*** Data records ***

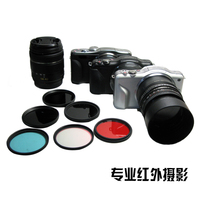 双模式相机-包顺丰双模式相机 特异红外相机 超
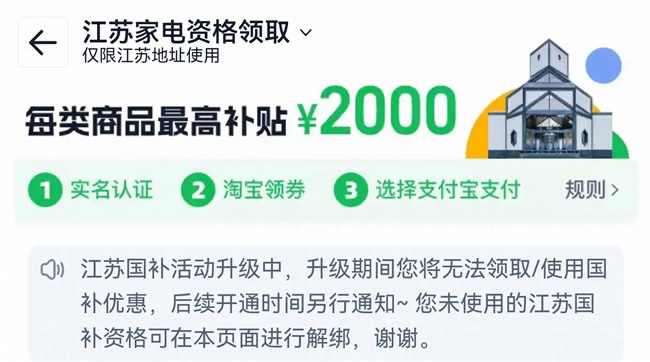 国补暂停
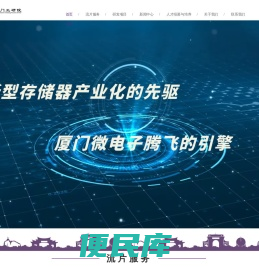 厦门半导体工业技术研发有限公司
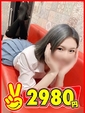よつは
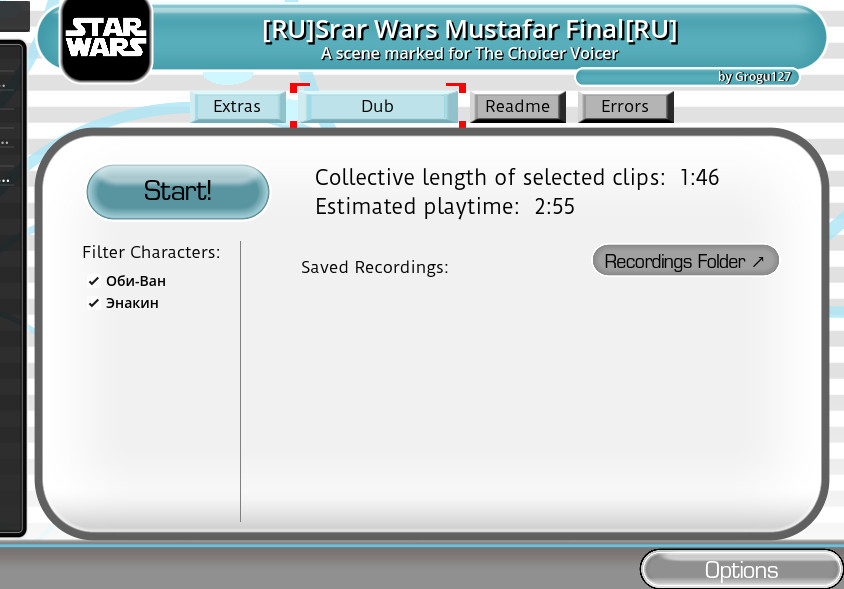 Preview 2 for [RU] Star Wars mustofar final[RU]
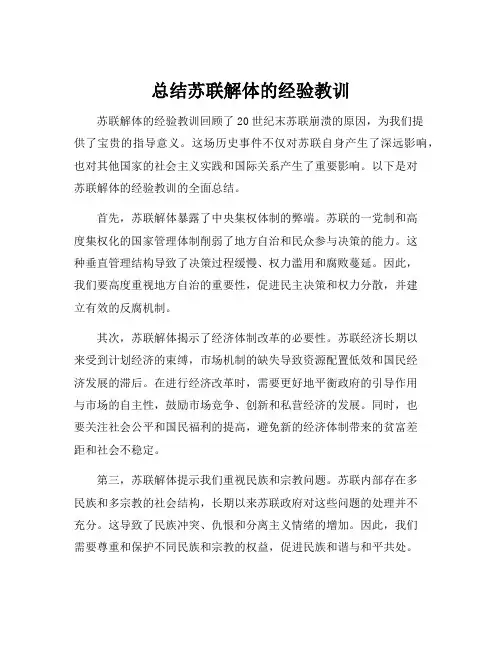 总结苏联解体的经验教训
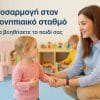adaptation in the nursery how to help your child eleni bellou corfu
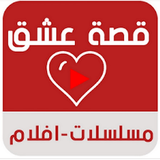 esheeq.co icon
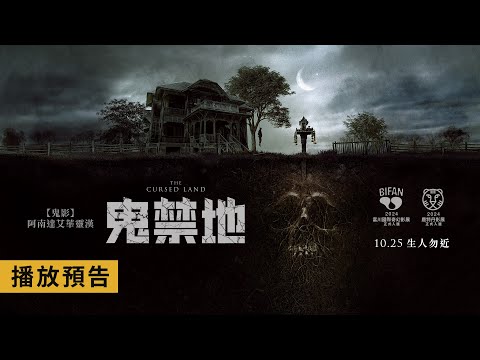 《鬼禁地》預告片：官方預告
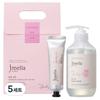 J.Mela In France Sparkling Rosé Hand Wash 500ml + Hand Cream 80ml Gift Set (5 Sets)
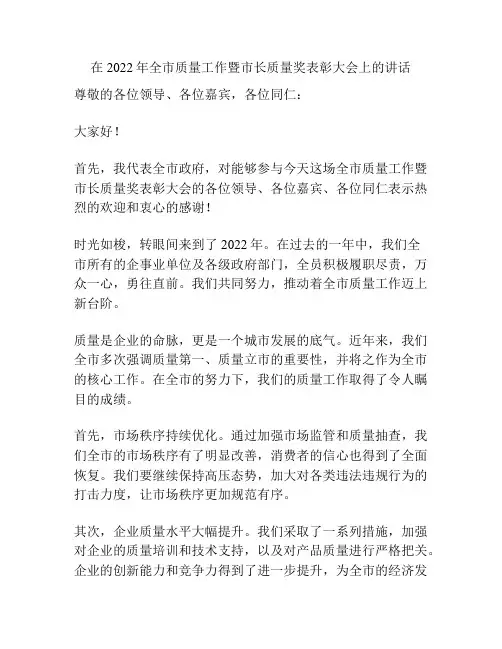 在2022年全市质量工作暨市长质量奖表彰大会上的讲话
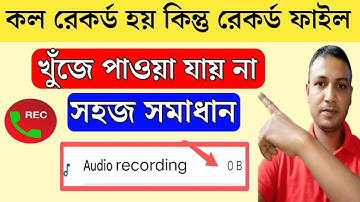 কল রেকর্ড খুজে পাই না | কল রেকর্ড সেইভ হয় না কেন | call recording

***

Task statement: Copy out every caption in the listing above word for word, in the same order, without the pictures.

Result for this task:
 双模式相机-包顺丰双模式相机 特异红外相机 超
 国补暂停
 厦门半导体工业技术研发有限公司
よつは
 Preview 2 for [RU] Star Wars mustofar final[RU]
 总结苏联解体的经验教训
adaptation in the nursery how to help your child eleni bellou corfu
 esheeq.co icon
 《鬼禁地》預告片：官方預告
 J.Mela In France Sparkling Rosé Hand Wash 500ml + Hand Cream 80ml Gift Set (5 Sets)
 在2022年全市质量工作暨市长质量奖表彰大会上的讲话
 কল রেকর্ড খুজে পাই না | কল রেকর্ড সেইভ হয় না কেন | call recording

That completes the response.